Aster's tight-coupling approach, on the other hand, allows a much greater degree of automatic query optimization. The database system is intimately involved in the way map and reduce operations are scheduled across the cluster, and can decide on the degree of parallelism, as well use strategies such as pipelining across map reduce and relational operators. In addition, since the database system is solely in charge of overall resource allocation and usage, it also ensures sandboxing of user-defined code, preventing it from consuming too many resources and slowing down other tasks. For computations that use only data in the relational database, Aster by far has the most elegant solution; the weakness, of course, is that data stored outside the database is off-limits.

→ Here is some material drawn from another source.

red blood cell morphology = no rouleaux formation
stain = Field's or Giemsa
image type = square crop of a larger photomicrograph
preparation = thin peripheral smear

Update: Tassos Argyros from Aster Data points out that Aster's implementation does in fact allow access to data stored outside the database. The developer needs to write a UDF that exposes the data to the database engine.
All three approaches thus have their strengths and weaknesses. It's exciting to see the emergence of fresh thinking on data analytics, going beyond the initial file-oriented Map Reduce model. Over time, these approaches will evolve, borrowing learnings from one other. In time one or more will become the dominant paradigm for data analytics; I will be watching this space with great interest.
Disclosure: I'm an investor in Aster Data and sit on their Board of Directors.